Ta strona została przepisana.
LIST XXXIII.


Tananariwa, 13 marca 1902.


Przedtem pisywałem do Ojca regularnie co miesiąc, więc teraz po długiej przerwie pewno mnie Ojciec posądzi, że albo zapomniałem pisać, albo tak się rozleniwiłem, że na list trudno mi się zdobyć. Dzięki Bogu, ani jedno ani drugie, tylko cała rzecz w tem, że tyle nazbierało się mi zajęcia w ostatnich czasach naraz, że nawet do ojca nie mogłem napisać. Będzie mnie Ojciec miał za zupełnie usprawiedliwionego, jeżeli to jeszcze dodam, że przed paru miesiącami dostałem list od drogich Matek Karmelitanek, a nie odpisałem nań jeszcze, bo brak czasu nie pozwolił. Trudna rada, »tak krawiec kraje jak materja staje« — korciło mnie porządnie, żeby napisać, ale nawet i w nocy nie udało się, bo nadrabiałem nocami to, co się w dzień nie dało zrobić.

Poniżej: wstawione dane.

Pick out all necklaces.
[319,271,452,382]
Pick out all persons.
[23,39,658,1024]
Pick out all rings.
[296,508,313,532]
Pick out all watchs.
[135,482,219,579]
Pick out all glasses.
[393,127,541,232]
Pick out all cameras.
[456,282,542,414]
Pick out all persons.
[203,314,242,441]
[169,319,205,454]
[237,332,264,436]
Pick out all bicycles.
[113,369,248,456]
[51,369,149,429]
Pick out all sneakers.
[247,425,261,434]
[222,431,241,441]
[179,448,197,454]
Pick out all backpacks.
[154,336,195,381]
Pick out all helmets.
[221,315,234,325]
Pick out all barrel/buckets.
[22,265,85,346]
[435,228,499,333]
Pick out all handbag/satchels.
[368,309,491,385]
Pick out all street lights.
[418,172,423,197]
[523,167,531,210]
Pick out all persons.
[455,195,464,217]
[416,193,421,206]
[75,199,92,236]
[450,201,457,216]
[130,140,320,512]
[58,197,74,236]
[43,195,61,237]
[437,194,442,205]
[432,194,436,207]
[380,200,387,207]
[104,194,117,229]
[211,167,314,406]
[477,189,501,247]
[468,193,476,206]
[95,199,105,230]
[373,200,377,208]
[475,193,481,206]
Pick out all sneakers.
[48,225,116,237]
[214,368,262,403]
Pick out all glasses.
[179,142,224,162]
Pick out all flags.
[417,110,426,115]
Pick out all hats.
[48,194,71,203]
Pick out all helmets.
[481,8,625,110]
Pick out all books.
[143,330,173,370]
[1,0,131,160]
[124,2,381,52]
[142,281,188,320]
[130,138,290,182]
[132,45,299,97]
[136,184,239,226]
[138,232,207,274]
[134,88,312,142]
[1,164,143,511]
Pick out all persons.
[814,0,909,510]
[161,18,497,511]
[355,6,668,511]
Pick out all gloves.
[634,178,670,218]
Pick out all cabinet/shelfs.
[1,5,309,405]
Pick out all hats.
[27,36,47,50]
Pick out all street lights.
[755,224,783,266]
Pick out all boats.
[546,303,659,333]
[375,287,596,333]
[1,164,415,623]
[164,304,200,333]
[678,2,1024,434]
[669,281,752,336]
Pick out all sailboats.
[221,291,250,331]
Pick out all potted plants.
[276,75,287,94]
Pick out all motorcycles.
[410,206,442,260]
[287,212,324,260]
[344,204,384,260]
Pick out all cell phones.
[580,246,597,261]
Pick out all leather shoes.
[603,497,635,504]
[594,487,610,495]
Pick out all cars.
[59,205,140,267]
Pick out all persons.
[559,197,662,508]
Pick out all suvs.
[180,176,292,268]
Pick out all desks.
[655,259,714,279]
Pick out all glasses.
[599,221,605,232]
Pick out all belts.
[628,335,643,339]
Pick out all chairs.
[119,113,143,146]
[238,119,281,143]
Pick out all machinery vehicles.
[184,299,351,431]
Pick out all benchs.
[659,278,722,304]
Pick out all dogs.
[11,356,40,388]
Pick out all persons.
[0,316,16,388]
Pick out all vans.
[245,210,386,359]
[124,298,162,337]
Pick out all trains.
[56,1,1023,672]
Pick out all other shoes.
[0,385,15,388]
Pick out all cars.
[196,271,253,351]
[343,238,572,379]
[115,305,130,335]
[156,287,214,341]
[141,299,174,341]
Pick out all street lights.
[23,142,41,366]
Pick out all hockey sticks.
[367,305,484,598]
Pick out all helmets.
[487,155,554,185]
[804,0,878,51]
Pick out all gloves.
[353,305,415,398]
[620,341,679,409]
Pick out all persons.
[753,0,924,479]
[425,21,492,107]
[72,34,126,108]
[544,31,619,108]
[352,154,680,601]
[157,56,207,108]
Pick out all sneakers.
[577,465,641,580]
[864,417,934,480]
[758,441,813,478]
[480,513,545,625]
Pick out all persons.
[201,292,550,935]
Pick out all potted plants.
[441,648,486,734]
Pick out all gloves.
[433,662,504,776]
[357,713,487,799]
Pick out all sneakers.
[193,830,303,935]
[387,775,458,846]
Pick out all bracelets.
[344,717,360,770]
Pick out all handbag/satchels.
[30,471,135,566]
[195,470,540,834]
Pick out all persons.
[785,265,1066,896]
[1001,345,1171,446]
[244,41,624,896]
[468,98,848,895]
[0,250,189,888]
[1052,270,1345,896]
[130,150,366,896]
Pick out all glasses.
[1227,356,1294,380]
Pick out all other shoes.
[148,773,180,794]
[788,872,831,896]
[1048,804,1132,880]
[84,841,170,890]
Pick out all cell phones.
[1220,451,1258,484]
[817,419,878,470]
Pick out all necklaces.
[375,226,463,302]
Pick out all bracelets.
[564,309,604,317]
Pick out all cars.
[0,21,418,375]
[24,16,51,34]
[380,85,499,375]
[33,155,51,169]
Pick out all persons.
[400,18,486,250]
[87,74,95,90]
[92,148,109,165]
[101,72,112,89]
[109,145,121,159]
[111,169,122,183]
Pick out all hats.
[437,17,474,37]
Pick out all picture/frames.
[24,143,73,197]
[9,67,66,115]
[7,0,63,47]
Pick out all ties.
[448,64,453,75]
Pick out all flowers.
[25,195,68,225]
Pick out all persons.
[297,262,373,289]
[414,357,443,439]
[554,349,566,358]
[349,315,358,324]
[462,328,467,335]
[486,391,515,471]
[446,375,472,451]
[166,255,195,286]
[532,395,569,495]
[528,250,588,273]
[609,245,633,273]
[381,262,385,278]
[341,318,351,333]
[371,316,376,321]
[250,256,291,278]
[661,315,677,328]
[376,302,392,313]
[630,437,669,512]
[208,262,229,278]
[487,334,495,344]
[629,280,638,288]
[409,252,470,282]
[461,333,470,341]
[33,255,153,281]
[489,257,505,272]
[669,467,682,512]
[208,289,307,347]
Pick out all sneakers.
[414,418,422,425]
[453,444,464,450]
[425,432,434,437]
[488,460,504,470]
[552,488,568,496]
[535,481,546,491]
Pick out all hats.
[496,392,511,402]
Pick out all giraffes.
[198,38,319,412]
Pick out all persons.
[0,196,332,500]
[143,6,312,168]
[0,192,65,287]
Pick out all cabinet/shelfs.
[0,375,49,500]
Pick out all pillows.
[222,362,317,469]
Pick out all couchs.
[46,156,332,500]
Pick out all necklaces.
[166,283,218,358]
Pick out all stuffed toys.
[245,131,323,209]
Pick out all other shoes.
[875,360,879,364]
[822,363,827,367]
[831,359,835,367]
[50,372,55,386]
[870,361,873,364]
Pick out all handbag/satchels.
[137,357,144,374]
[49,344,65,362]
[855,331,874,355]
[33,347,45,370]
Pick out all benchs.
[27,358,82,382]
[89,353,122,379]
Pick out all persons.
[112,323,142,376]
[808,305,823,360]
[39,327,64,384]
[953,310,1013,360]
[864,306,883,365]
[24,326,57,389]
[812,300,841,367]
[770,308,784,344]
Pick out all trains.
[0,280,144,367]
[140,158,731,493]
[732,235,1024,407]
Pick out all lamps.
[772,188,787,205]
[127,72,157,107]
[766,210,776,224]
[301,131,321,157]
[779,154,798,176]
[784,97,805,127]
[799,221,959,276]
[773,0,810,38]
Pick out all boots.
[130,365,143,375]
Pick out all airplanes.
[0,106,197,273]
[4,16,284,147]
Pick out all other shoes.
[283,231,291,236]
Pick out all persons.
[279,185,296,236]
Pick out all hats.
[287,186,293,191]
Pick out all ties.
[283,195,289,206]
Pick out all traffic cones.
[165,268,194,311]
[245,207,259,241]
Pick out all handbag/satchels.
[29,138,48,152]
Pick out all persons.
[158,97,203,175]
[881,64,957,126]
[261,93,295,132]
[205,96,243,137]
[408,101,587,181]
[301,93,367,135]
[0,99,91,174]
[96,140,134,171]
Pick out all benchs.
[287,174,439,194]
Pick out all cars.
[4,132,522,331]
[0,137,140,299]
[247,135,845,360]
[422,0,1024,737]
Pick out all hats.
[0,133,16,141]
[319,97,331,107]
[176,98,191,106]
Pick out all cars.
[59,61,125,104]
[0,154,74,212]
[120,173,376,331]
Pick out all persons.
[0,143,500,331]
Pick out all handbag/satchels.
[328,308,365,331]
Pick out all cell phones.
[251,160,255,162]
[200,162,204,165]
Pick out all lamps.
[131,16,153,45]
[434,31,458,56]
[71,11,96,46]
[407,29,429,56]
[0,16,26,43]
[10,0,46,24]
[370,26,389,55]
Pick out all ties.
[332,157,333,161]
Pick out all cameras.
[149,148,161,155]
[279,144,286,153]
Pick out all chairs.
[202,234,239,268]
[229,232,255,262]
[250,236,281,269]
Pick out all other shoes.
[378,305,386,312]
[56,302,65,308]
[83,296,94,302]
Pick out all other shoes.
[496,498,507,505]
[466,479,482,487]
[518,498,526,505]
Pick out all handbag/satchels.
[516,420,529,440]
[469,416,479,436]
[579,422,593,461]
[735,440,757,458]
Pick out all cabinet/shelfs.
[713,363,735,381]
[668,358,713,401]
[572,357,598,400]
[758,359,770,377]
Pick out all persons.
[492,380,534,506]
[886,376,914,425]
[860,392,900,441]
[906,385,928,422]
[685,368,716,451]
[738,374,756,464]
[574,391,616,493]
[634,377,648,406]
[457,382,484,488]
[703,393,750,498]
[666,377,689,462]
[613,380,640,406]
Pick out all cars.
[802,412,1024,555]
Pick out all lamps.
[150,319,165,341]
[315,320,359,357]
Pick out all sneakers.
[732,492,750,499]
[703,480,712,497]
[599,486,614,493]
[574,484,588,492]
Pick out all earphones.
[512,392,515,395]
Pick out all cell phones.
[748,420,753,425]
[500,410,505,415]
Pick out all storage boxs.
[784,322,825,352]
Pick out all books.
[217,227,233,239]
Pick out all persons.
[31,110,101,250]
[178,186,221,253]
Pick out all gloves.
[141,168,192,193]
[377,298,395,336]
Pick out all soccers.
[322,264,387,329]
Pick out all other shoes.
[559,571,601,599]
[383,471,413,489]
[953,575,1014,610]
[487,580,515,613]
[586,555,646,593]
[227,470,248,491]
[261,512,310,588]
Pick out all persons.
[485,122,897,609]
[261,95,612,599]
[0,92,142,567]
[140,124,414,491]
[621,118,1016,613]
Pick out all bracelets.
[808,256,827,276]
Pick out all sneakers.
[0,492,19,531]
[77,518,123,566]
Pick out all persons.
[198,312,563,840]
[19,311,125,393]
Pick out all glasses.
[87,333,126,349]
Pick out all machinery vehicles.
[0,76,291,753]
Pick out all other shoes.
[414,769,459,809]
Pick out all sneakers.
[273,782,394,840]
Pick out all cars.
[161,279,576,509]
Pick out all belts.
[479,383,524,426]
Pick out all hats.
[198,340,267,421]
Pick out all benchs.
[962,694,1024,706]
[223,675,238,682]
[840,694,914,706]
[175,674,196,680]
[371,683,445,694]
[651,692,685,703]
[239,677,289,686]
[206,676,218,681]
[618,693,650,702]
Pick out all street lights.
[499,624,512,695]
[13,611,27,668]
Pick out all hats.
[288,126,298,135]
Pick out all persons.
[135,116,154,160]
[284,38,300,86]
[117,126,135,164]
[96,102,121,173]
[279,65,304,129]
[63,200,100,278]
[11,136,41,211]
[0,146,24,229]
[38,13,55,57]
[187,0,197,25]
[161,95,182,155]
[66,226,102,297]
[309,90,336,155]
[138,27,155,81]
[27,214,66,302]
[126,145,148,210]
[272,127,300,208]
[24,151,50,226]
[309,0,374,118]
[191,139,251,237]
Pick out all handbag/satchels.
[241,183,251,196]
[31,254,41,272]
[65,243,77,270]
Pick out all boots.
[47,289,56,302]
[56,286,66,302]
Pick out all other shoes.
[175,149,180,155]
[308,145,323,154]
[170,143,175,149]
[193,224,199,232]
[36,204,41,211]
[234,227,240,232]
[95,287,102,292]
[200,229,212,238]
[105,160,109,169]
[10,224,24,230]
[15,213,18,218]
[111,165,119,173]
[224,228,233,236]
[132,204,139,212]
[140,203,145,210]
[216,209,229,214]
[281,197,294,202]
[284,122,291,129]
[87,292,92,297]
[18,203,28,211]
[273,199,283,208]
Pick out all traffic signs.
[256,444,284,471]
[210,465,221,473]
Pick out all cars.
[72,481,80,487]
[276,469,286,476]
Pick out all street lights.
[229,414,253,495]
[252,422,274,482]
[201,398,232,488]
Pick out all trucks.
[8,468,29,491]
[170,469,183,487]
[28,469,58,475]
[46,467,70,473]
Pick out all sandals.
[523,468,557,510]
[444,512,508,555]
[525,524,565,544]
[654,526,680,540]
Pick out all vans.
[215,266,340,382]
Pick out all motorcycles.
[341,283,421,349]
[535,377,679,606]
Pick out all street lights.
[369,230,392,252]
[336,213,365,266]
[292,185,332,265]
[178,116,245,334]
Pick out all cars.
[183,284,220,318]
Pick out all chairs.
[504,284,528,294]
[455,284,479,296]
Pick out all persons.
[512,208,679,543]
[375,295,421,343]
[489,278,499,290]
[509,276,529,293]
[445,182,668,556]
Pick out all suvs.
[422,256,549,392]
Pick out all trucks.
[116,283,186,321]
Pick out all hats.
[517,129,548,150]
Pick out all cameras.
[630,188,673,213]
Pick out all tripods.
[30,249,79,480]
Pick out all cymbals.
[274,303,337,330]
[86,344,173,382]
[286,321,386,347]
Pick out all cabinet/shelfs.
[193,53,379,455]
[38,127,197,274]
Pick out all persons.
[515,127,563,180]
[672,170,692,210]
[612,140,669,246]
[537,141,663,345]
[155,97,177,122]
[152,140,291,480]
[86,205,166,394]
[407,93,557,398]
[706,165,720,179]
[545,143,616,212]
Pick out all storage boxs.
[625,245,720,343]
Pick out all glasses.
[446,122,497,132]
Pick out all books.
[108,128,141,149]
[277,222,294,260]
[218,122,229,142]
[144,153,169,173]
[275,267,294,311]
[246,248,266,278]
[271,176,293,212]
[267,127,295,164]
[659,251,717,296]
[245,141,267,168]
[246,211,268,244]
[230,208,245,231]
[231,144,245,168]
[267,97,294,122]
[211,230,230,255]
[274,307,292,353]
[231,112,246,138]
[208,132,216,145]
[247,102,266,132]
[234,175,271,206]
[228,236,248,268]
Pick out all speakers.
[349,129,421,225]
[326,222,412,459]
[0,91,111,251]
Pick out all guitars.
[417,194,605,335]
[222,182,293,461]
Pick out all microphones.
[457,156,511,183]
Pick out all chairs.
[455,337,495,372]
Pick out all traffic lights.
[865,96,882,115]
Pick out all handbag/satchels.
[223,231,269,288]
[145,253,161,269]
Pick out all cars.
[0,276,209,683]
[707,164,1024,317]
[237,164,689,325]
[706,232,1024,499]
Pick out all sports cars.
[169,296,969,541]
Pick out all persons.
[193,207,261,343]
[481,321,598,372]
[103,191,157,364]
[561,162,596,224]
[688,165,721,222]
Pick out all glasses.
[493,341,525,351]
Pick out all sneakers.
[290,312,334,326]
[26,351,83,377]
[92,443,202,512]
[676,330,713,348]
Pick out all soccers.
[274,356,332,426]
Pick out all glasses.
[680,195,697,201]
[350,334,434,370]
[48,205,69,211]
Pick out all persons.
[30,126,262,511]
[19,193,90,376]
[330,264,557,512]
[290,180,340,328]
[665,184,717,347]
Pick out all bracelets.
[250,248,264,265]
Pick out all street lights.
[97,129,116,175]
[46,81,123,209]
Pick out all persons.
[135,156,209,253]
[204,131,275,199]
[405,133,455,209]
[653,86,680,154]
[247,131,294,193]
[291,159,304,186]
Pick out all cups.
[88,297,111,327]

Rzeczy u nas mają się tak: w maju najprawdopodobniej, t. j. jeżeli znowu jakie utrapienie w drogę nie wlezie, zaczniemy budować. Opuścić moich chorych nie mogę w żaden sposób, bo zastąpić mnie niema kto, więc byliby zostawieni sami sobie zupełnie, co dla wielu przyczyn jest niemożliwem, a między innemi i dlatego, że rząd postawił X.